Needlessly complex? Wasn't Bach complex for his time? I agree, novelty is not necessarily good. As Einstein said...everything is relative. LOL

Martin


----------



## Manxfeeder

DrMike said:


> But in terms of determining what he will and will not listen to and enjoy, then the subjective nature of the word "good" is absolutely appropriate in the context of your poll.


Well said.


----------



## Ukko

I didn't 'pick a number' in the poll, because it's 'either-or'. Well, that and I'm not sure what 'contemporary' signifies. If it is restricted to the 21st C., I haven't heard hardly any of it. One of my 'internet friends' sent me samples of Finnessey's music -_ Red Earth, Lost Lands, Keroiylu_, and repeated hearings get something across to me. Another internet friend (Nic Hodges, you may know of him) sent me one of his CDs of avant garde music, and it was hopelessly beyond my ken.

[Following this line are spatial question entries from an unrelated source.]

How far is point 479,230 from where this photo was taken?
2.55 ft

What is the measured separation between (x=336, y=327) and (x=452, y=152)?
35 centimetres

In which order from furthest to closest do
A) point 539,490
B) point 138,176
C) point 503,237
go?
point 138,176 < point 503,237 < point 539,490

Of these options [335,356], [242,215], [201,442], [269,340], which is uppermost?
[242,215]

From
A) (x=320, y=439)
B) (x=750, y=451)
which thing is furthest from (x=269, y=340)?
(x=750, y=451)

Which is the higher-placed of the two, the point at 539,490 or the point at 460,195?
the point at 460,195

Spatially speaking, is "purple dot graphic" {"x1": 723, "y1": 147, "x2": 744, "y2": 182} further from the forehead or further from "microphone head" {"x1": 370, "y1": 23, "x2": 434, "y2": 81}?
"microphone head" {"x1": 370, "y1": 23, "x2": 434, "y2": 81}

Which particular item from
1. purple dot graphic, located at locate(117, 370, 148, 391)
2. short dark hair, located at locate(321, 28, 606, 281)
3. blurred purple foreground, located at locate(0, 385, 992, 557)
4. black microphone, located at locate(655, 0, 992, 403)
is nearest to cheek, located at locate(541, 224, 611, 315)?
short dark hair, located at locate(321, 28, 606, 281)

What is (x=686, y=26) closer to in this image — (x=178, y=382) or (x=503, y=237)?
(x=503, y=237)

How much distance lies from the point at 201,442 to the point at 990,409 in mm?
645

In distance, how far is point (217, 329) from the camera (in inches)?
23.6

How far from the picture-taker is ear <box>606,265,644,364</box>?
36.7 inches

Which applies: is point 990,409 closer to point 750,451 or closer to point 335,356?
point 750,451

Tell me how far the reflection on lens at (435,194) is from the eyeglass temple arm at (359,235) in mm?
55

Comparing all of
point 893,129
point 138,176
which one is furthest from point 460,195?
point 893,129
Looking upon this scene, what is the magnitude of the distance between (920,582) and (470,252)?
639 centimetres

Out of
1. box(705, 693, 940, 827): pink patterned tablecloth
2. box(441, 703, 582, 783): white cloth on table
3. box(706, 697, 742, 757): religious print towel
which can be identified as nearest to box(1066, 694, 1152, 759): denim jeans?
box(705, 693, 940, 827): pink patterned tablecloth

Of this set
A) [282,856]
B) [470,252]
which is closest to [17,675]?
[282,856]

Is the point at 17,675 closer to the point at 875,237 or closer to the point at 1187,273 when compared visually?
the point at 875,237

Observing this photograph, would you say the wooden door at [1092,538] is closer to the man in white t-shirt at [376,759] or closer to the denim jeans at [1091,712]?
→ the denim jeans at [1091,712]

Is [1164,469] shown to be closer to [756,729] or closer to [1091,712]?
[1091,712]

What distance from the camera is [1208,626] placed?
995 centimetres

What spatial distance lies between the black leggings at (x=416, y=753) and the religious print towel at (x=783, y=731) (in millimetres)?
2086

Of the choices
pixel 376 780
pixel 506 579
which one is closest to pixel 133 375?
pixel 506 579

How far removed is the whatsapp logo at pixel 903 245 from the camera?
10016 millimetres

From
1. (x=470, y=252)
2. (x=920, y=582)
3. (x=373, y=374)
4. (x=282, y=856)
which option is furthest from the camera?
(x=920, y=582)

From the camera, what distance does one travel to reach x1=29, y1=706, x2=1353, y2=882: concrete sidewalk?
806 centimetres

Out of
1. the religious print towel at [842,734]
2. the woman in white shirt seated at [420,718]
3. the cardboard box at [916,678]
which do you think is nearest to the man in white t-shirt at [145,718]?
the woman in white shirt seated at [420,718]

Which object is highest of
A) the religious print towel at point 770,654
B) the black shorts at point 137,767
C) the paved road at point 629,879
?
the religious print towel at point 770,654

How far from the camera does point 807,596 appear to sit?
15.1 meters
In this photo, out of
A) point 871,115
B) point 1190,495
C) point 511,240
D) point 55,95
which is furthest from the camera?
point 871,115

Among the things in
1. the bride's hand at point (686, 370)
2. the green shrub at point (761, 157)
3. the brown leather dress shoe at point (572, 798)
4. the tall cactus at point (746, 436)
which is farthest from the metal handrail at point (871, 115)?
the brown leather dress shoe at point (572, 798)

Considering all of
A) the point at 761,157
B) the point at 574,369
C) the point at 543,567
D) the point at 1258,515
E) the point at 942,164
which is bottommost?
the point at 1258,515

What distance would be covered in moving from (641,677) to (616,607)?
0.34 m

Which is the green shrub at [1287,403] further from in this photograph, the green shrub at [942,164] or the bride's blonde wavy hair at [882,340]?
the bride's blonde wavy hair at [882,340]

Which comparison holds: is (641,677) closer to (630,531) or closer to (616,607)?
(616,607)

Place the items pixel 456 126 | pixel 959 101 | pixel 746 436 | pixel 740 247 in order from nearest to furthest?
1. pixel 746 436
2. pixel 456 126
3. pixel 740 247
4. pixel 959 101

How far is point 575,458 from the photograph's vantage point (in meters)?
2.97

For what _that's_ worth - Septuagenarian Bob


----------



## myaskovsky2002

Hilltroll72 said:


> I didn't 'pick a number' in the poll, because it's 'either-or'. Well, that and I'm not sure what 'contemporary' signifies. If it is restricted to the 21st C., I haven't heard hardly any of it. One of my 'internet friends' sent me samples of Finnessey's music -_ Red Earth, Lost Lands, Keroiylu_, and repeated hearings get something across to me. Another internet friend (Nic Hodges, you may know of him) sent me one of his CDs of avant garde music, and it was hopelessly beyond my ken.
> 
> For what _that's_ worth - Septuagenarian Bob


Contemporary means contemporary *with us*. XXth and/or XXIst (*)

(*) I thought everybody could have understood this, n'est-ce pas? I assume most of the people here were born in the XXth century, am I wrong? and we're still alive (dead people are not allowed to vote)...We are in the XXIst century, aren't we?

:tiphat:

Martin


----------



## mmsbls

I'm not sure how to vote. I certainly like some contemporary music, but on average I like it less than music before 1900 or so. There are pieces that I moderately or strongly dislike; whereas, for music before 1900 there are hardly any that I dislike (that doesn't mean that I like all the pieces). 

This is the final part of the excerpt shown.